According to a research about cooking effects on sulfonamide residues in chicken thigh muscle, these Sulfonamides (SAs) were fed to chickens at a dietary concentration of 100 mg kg-1 (each drug) for 7 successive days. The residues of sulfamethoxazole, sulfamonom-ethoxin and sulfaquinoxaline exept sulfadiazine in the muscle cooked by roasting at 170°C were reduced to 38-54% in 12 min. However, the reduction of SDZ residue was only 4% in 12 min. Also, residue of these antibiotics in both raw and cooked samples was higher than maximum residue limit (Furusawa et al., 2002).

In the present survey, we didn’t observe any inhibition zones in test agar pH = 7.2 with B. subtilis that could show sulfonamides residue in samples (Table 1-4). Reason of difference between our results with the findings of said study may correspond to difference of cooking degree and time.

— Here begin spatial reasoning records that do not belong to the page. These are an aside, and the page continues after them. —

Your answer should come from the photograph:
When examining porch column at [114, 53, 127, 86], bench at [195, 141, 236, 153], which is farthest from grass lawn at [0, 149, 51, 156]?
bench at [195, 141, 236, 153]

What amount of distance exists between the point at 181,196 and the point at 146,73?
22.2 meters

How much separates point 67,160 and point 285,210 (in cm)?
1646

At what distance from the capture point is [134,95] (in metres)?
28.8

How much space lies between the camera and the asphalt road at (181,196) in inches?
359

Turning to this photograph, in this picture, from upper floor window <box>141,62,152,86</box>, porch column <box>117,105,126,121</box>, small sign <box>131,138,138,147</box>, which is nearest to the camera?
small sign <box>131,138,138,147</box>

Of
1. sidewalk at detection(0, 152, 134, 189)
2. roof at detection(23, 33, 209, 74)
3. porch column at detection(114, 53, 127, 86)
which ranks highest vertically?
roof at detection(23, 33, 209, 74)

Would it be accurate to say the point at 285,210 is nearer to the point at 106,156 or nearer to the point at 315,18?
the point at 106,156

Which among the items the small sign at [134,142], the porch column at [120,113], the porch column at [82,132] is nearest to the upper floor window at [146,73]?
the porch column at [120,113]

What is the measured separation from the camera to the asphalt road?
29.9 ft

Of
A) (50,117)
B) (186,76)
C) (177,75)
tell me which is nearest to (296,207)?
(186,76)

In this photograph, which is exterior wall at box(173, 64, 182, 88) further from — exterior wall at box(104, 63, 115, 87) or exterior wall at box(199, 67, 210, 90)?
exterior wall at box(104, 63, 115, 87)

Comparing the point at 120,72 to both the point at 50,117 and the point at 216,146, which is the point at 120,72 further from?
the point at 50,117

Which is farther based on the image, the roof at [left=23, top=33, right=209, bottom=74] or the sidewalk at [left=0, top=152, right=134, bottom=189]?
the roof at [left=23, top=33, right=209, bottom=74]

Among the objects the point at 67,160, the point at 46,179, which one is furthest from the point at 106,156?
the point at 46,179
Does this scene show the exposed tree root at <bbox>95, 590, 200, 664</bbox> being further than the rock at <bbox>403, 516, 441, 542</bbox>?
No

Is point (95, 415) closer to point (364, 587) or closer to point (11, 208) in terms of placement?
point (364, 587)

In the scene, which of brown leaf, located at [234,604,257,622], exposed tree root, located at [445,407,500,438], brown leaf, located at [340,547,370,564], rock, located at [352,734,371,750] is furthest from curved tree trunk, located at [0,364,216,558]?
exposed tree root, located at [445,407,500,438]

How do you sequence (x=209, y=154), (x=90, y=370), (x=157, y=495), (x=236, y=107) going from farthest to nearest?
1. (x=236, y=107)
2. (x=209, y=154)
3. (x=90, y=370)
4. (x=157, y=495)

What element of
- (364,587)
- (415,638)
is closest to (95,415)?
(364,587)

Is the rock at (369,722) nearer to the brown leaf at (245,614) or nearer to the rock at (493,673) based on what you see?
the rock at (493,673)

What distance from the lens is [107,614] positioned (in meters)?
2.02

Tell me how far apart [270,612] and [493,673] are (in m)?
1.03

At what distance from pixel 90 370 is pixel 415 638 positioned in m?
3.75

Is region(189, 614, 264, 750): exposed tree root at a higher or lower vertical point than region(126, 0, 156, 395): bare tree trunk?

Another reason of different can correspond to feeding period of this drugs in poultry and because of occurrence of some problems like vitamin K deficiency with feeing for >2 or 3 days and another reason can correspond to detection method of residues that detection technique was HPLC method in study of N. Furusawa et al. (2002) that this said method is more quantative and precise than FPT and it even can determine amounts of residues below MRL.

According to results of this study and findings of another researches about effects of different cooking processes on antibiotic residue in food stuff, we can concluded that cooking process can’t annihilate total amounts of these drugs and it can only decrease their amounts. Between various agents affecting antibiotics residue after cooking process, cooking time and temperature can play major role about antibiotic residue decreasing, while food cooking. Therefore, use of cooking processes that have higher temperature and longer time can lead to the most decrease in antibiotics residue in food stuff and it can provide an additional margin of safety for consumers but the effects of metabolites of antibiotics residue that can be produced after cooking must be studied in human bodies by toxicology experiments in next researches.